This development is, of course, not unconnected with the Pythagorean revival in philosophy. But by then the Pythagorean ban on eating meat had been reinforced by a philosophical tradition going back to Theophrastus and Xenocrates, the heads of Lyceum and Academy respectively in the late fourth century B.C. Theophrastus’ work On Piety (much of which has been preserved in Porphyry’s On Abstinence) presented a systematic argument against animal sacrifice, with an interesting theory on the prehistory of divine worship. Theophrastus cited Empedocles on the Golden Age (when Aphrodite ruled instead of Zeus, and “the altar was not drenched with the unspeakable slaughter of bulls”), and he claimed that the original offerings to the gods were made exclusively from the fruits of the earth.
Theophrastus emphasizes the anatomical and psyholocial features that we share with the animals, above all, sense perception and feeling. He thus offers, for the first time, a philosophical basis for the notion of a moral community between us and the animals. On this view, we have the right to kill dangerous animals, but only in the same way that we have a right to protect ourselves against criminal human beings. Xenocrates, on the other hand, was concerned not only to protect animals but also to preserve the human being from contamination: animal food will assimilate the eater to the souls of irrational beasts. In Xenocrates we recognize a forerunner of the NeoPythagorean asceticism. Xenocrates; successor Polemon defended a similar view, and abstinence from meat became characteristic of the Platonic school. The writing of Xenocrates and Polemon are lost, but the Platonist case for vegetarianism, on a wide variety of grounds, is abundantly preserved in the writings of Plutarch, notably On the Eating of Flesh, Whether Aquatic Animals are more Intelligent than Land Animals, and On the Use of Reason by Brutes
Diodorus Siculus reported that the Druids were “philosophers and theologians,” “skilled in the divine nature,” and able to communicate with the gods. Julius Caesar wrote that they had philosophical and religious beliefs pertaining to the “powers and spheres of action of the immortal gods”; that they had “much knowledge of the stars and their motion, of the size of the world and of the earth, of natural philosophy.”

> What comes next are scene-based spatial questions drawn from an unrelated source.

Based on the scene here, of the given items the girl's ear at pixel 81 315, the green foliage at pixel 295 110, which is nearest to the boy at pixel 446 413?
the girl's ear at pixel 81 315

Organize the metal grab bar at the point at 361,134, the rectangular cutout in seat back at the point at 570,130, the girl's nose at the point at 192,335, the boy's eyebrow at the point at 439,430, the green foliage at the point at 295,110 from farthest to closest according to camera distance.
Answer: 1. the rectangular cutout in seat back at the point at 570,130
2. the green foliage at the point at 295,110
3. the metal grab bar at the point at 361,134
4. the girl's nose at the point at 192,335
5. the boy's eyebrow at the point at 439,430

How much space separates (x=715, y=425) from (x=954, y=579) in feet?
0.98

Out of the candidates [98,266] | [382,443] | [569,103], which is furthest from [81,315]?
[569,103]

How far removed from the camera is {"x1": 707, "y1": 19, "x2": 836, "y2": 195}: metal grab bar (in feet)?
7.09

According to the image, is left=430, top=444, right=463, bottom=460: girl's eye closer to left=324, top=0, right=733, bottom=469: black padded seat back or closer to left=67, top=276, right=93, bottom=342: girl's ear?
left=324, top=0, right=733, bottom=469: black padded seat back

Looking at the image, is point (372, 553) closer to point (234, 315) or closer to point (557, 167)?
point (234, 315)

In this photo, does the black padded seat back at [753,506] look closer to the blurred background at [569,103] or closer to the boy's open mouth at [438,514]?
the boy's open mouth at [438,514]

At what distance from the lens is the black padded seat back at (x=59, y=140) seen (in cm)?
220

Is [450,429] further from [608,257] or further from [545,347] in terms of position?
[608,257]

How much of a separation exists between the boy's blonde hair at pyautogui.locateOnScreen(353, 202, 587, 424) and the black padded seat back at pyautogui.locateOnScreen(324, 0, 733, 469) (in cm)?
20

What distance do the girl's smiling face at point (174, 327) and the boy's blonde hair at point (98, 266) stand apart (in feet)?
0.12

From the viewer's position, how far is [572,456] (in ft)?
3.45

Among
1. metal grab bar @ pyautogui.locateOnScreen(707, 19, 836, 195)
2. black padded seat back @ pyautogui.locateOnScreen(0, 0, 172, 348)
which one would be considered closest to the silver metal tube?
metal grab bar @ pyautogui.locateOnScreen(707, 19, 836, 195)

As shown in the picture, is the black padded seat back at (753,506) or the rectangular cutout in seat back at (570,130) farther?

Strabo and Cicero said the Druids had the knowledge of nature which the Greeks called physiologia. Other ancient writers linked the Druids with the Pythagoreans. Diodorus, Ammianus and Valerius Maximus associated the Druidic belief in immortality with the theory of metempsychosis, making Druids “members of the intimate fellowship of the Pythagorean faith.” Some went further and derived the Pythagorean school of philosophy from the Druids. Iamblichus, for example, maintained that Pythagoras was acquainted with the Celtic mysteries, a statement confirmed by Clement of Alexandria, who in about AD 200 wrote that philosophy had been studied by the Druids before the Greeks.
One of the few things that both the Greco-Roman and the vernacular Irish sources agree on about the druids is that they played an important part in pagan Celtic society. In his description, Julius Caesar claimed that they were one of the two most important social groups in the region (alongside the equites, or nobles) and were responsible for organizing worship and sacrifices, divination, and judicial procedure in Gaulish, British and Irish society.
Alexander Cornelius Polyhistor referred to the Druids as philosophers and called their doctrine of the immortality of the soul and reincarnation or metempsychosis “Pythagorean”:
Others have invoked common Indo-European parallels…
So if the Pythagoreans practiced vegetarianism + forbade animal sacrifice… and they learned from or were Druids… and the Druids kept the Lore / Law for all Celtic society I think it would be a reasonable assumption that the entire Celtic society in origin were vegetarian… and there are common Indo-European parallels
The Avesta of Zoroaster (Iran)
The Vedas of India + Thule…
The inhabitants or people of Thule are described in most detail by Strabo in his Geographica, having preserved fragments of the account of Pytheas who was an alleged eye-witness in the 4th century BC:
…the people (of Thule) live on millet and other herbs, and on fruits and roots; and where there are grain and honey, the people get their beverage, also, from them. As for the grain, he says, since they have no pure sunshine, they pound it out in large storehouses, after first gathering in the ears thither; for the threshing floors become useless because of this lack of sunshine and because of the rains.